Jacques Sauviac comprit peut-être cette appréhension, en effet il conclut ainsi le récit de l’événement :

« Foi de chrétien, leur dit-il, j’ai eu une grosse dispute avec moi-même avant de me décider à raccommoder ce pauvre petit pied. Je me demandais si j’avais le droit d’y toucher sans la permission des parents ; mais c’est plus facile à remmancher tout de suite que lorsque l’enflure est venue. Puis j’ai coutume de suivre tout droit ma première idée quand je la crois bonne… Si par hasard cette opération de reboutage n’a pas réussi, vous aurez tout le loisir de faire savoir que Jacques Sauviac de Mozat n’est qu’un sot, un ignorant, puisque je compte séjourner dans votre village jusqu’à ce qu’il n’y ait plus dans aucune cuisine un seul ustensile à étamer. J’ai d’ailleurs à réparer ma charrette ; il nous a fallu la conduire au petit pas sur les chemins noyés d’eau, et encore pousser doucement par derrière pour que les brancards ficelés ne fussent pas détachés par le tirage de la bête.

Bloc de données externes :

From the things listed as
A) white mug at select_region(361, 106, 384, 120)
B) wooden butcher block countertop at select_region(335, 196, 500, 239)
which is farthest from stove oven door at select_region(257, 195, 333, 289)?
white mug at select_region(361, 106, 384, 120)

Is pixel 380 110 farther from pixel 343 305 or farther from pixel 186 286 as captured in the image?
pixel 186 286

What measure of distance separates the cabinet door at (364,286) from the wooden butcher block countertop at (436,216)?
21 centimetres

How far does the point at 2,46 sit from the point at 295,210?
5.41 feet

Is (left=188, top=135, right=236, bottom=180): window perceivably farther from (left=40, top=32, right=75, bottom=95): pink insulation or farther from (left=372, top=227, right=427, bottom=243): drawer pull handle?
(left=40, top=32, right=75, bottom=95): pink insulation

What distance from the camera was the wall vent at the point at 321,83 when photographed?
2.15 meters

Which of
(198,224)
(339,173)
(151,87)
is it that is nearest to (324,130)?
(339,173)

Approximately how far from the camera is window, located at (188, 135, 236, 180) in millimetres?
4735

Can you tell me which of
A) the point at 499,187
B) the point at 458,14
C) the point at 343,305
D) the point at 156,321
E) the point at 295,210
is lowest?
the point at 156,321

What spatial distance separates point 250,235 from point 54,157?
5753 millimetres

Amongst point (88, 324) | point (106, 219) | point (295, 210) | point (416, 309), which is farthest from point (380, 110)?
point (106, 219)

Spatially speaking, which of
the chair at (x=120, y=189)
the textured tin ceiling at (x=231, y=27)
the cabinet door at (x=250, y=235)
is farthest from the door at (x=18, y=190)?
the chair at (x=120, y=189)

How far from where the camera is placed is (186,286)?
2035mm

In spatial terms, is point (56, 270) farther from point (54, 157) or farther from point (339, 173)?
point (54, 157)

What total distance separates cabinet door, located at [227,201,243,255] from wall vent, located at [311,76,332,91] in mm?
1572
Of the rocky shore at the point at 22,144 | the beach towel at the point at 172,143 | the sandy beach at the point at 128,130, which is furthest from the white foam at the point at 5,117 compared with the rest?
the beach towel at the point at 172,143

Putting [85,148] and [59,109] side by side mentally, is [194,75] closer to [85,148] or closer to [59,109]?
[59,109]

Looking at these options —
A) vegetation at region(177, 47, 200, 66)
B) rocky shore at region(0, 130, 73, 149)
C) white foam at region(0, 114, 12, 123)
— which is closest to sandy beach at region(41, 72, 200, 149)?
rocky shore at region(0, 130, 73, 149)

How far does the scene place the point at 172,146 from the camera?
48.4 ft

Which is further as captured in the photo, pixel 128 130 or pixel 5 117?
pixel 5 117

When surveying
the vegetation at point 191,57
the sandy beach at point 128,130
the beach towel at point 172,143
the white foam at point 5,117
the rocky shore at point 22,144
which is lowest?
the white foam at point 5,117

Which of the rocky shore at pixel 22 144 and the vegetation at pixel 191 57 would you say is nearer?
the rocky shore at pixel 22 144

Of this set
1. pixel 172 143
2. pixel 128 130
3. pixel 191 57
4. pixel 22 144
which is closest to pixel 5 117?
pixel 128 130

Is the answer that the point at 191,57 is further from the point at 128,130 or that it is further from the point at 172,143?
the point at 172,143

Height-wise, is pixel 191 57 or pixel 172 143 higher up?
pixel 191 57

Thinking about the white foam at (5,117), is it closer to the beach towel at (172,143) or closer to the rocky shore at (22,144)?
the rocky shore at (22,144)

— Touchez-moi la main, dit le vieux maître des Ravières au chirurgien-étameur. Vous avez agi en brave homme, et je suis bon pour vous en récompenser.

— Il n’y a pas de quoi, répliqua Sauviac. J’accepterai mon dû, c’est-à-dire de nouveaux brancards pour remplacer ceux qui m’ont été cassés par vos coquins d’enfants… Ah ! ils sont très mignons, sauf le petit brunet… Mais je n’ai point patente de médecin ; ce que je sais, je le tiens de mon père qui a été, sa vie durant, utile aux gens de chez nous. On attrape bien des entorses et des foulures dans nos montagnes d’Auvergne. Je fais comme lui et tâche d’obliger chrétiennement mon prochain. Cela ne se paye point avec de l’argent.